Selected extract:
BEGIN

Post-doctoral Positions: Old


Postdoctoral Fellowship: Solidification microstructure and texture in additive manufacturing
(January 30, 2018)

The Research Project

Background
Additive manufacturing is about to revolutionize metallurgy. The new processes open up new ways of meeting performance requirements for metallic parts, for example by complex geometries, by the design of novel structural materials, or by refined control of material chemistry and microstructure. One of the most widely used additive processes is selective laser melting (SLM). In SLM the metal powder is deposited in thin layers and melted by a laser beam that constructs the 3D shape layer by layer. The solidification is fast compared to conventional processes and the material undergoes several thermal cycles corresponding to successive passes of the heat source.

The microstructure that forms during the solidification in this process is strongly anisotropic and exhibits crystalline texture. Experimental investigations have shown a complex dependence of the texture patterns on the process parameters. The microstructure determines the mechanical properties of the manufactured part.

Objective
The objective of the project is to elucidate the phenomena at the origin of the texturing of the solidification microstructure. We will investigate the growth competition of growing columnar grains in the conditions particular to SLM. Systematic experiments on simple configurations will be performed in an SLM machine using nickel-based superalloys. The microstructure characterizations will be complemented by numerical model analyses using a novel mesoscopic model of dendritic solidification. This is the model of choice for studying phenomena in microstructure growth that involve interactions and competition of a large number of grains.

END

Dataset excerpt:
BEGIN

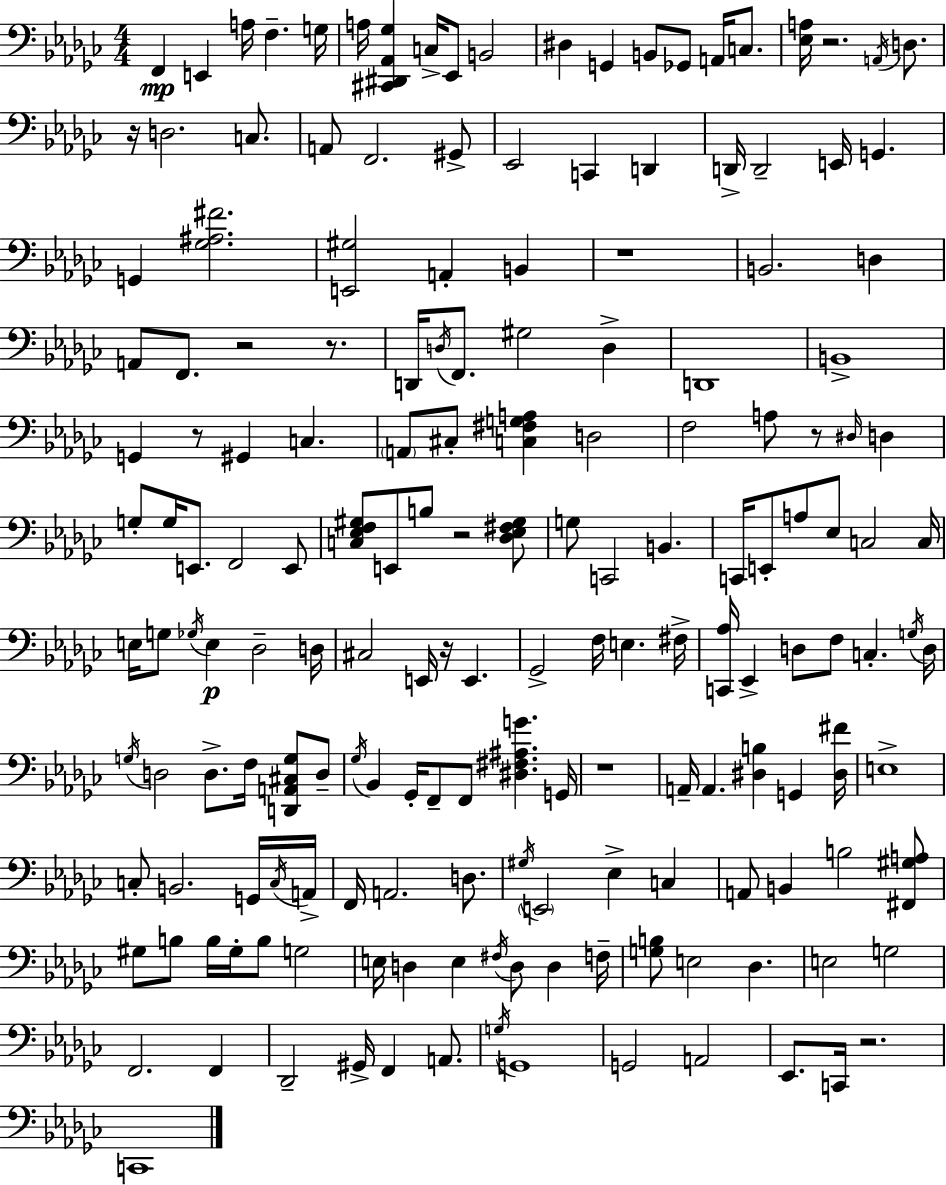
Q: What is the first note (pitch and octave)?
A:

END

Tasks and exercises:
1) In the fellowship posting on additive manufacturing, why does the project use a mesoscopic model of dendritic solidification? Answer in one to three sentences.
2) Answer these questions from the fellowship posting on additive manufacturing:
(a) Which additive process does it name as one of the most widely used?
(b) In that process, what is deposited in thin layers?
(c) What kind of alloys will the systematic experiments use?
3) Resume the fellowship posting on solidification texture in additive manufacturing, starting after its final sentence.

In response:
1) The posting calls it the model of choice for studying microstructure growth phenomena that involve the interaction and competition of a large number of grains. The project aims to investigate the growth competition of columnar grains, so this model suits that work.

2)
(a) Selective laser melting (SLM).
(b) The metal powder.
(c) Nickel-based superalloys.

3)
The postdoctoral fellow will be involved in the numerical modeling and in the analyses of the experimental microstructure characterizations. He will work with an interdisciplinary team of specialists in metallurgy, solidification, multiscale modeling, and laser melting processes. The postdoc will be based at the Institut Jean Lamour (IJL) in Nancy. The SLM experiments will be performed at the Laboratoire Interdisciplinaire Carnot de Bourgogne (ICB).

Duration
12 months, starting date possible from February 1, 2018

Scientific Supervisors
Miha Založnik, CNRS Associate Scientist
Julien Zollinger, Assistant Professor, EEIGM

Funding
The project is funded by the Technological Research Institute on Materials, Metallurgy and Processes, IRT M2P and by the French National Research Agency (ANR).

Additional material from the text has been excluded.